UK prime minister David Cameron is under mounting pressure to abandon his latest summer holiday and recall parliament to fully explain his policy on the crisis in Iraq.
And in an unusually blunt criticism the former head of the Army, Baron Richard Dannatt, dismissed as "dangerous and glib" the prime minister's claim he would not put British "boots on the ground" in Iraq.
If the UK helped supply arms to Kurds fighting Islamic State, as planned, then British soldiers may well be deployed to Iraq to train them.
"If that is what it takes then that is what we must do. To be caught up on 'no boots on the ground' is a rather dangerous and glib thing to say," the former general said.
His words have highlighted the problem facing the prime minister, and the danger that, forces sent to Iraq in any capacity could be drawn deeper into the conflict.
And, having declared there will be no boots on the ground, deploying military personnel to train Kurdish fighters in the use of weapons, will be seen as a that will be seen as a major change of policy.
And it is that apparently loose use of language that is causing problems for the prime minister.
After days of confusing signals from ministers over the level of the UK's military involvement, Cameron attempted to clarify his policy on Monday by insisting there would be no new war in Iraq and no British "boots on the ground".

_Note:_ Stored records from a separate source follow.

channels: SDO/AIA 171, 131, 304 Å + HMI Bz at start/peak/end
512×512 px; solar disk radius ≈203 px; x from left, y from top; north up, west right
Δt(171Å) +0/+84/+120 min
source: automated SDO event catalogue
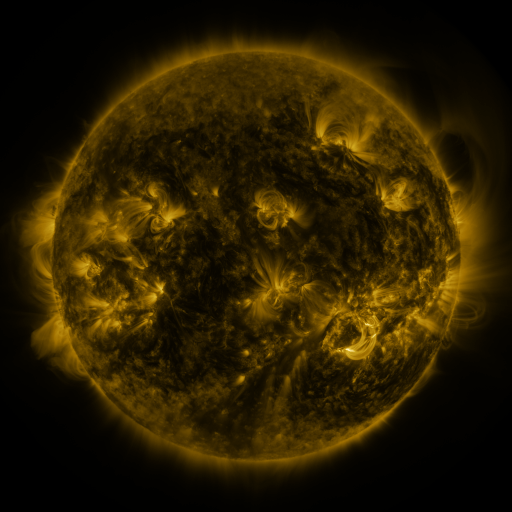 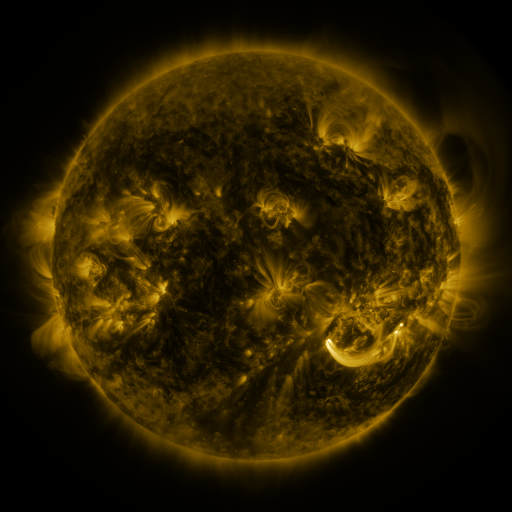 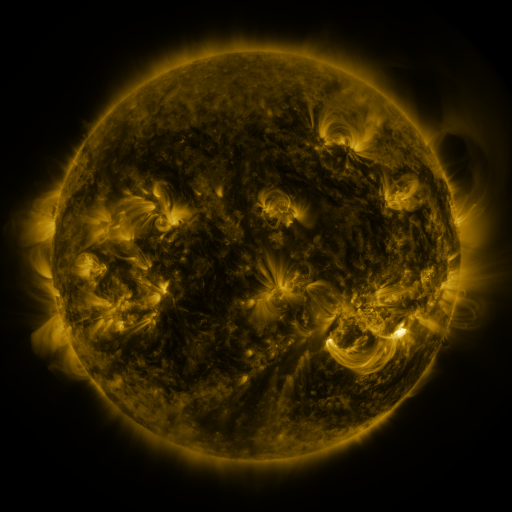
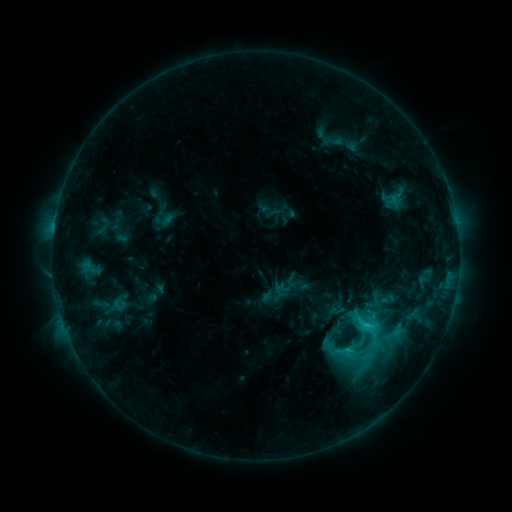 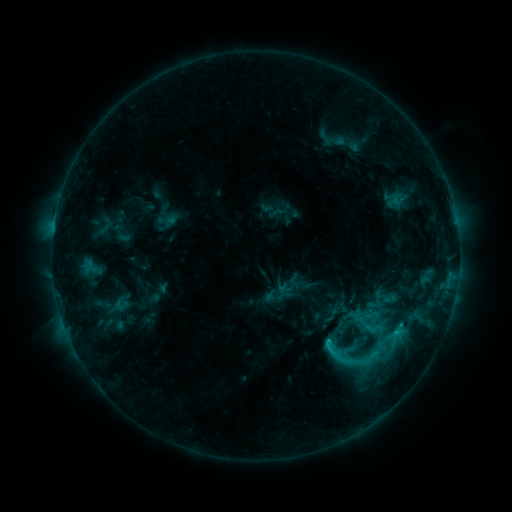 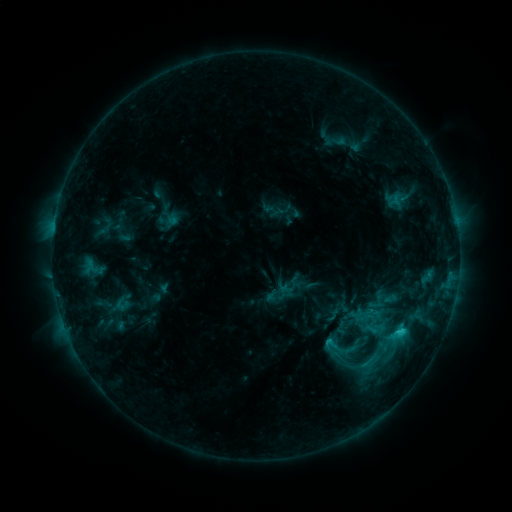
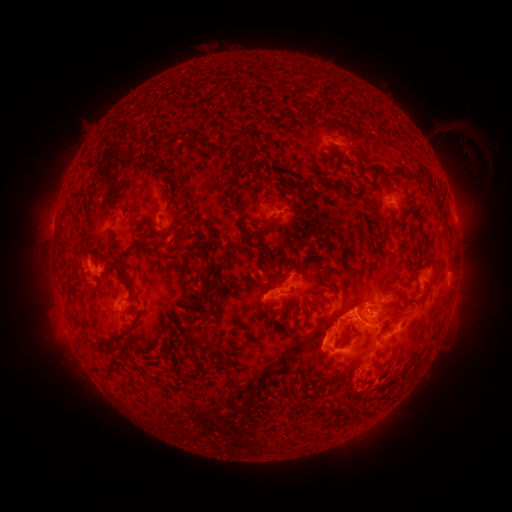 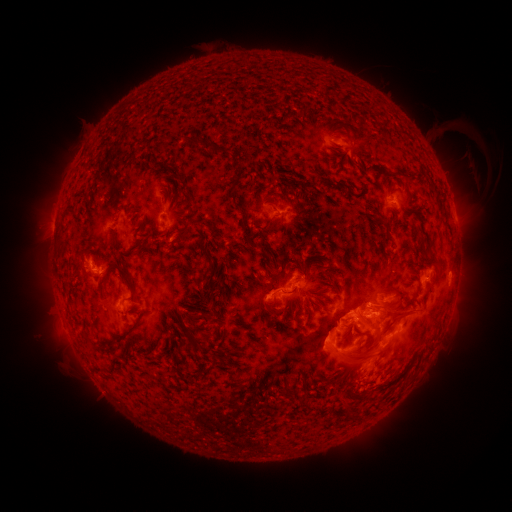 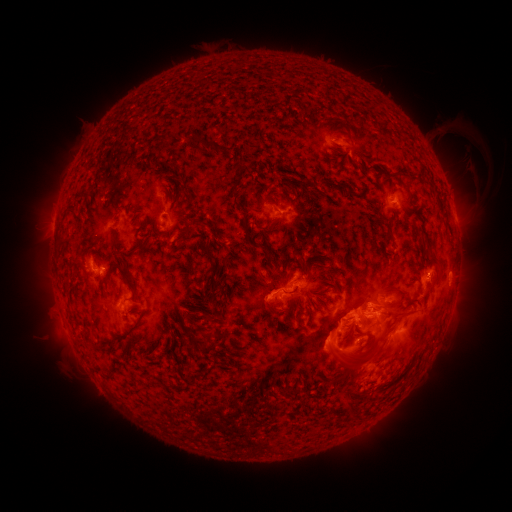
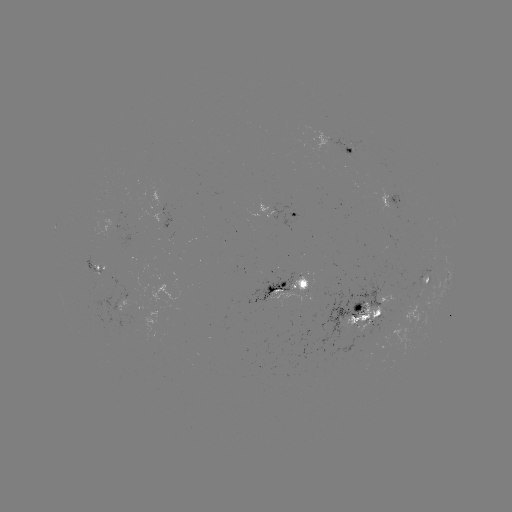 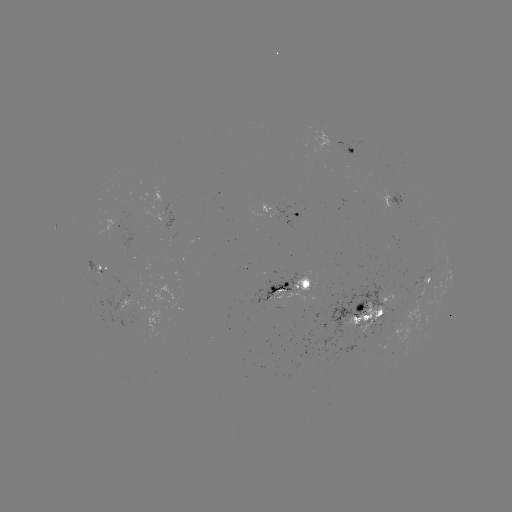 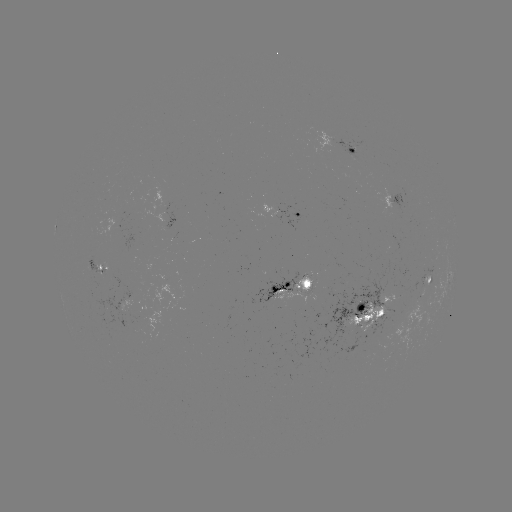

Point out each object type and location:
emerging-flux region: (303, 280)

But as MPs from all sides claimed he had failed to set out a clear and coherent strategy, the prime minister left London for his third summer holiday on Tuesday morning, declaring he was always in control of policy because he had access to a BlackBerry device.
That has left many MPs angry that, only 48 hours after warning of the serious threat to the UK from Islamist militants, the prime minister has not only flatly refused to recall parliament to inform and consult MPs on government policy, but chosen to take a family holiday in Cornwall.
Labour's Ann Clwyd, a former special envoy on human rights in Iraq, said Cameron's decision to go ahead with his holiday was "ridiculous".
"I can't believe he has pushed off if he thinks Islamic State is such a threat," she said.
MPs need more than smartphones
Labour's John Mann, who has already urged a recall of parliament, added: "Government by BlackBerry is not any kind of Government. If I were prime minister, I wouldn't be taking a holiday."
And Conservative MP Bob Stewart, a former Army officer, said the prime minister's position on the possible use of military force remained unclear.
But the most pointed criticism came from Baron Dannatt, a former defence adviser to the prime minister, who not only claimed the nation would expect parliament to be recalled, but delivered that stinging criticism of the prime minister's language about boots on the ground.
Far from clarifying his position, the prime minister has succeeded only in further confusing the issue, angering MPs and leaving many questions unanswered.
And the best and most appropriate place for those questions to be answered is in the Commons chamber.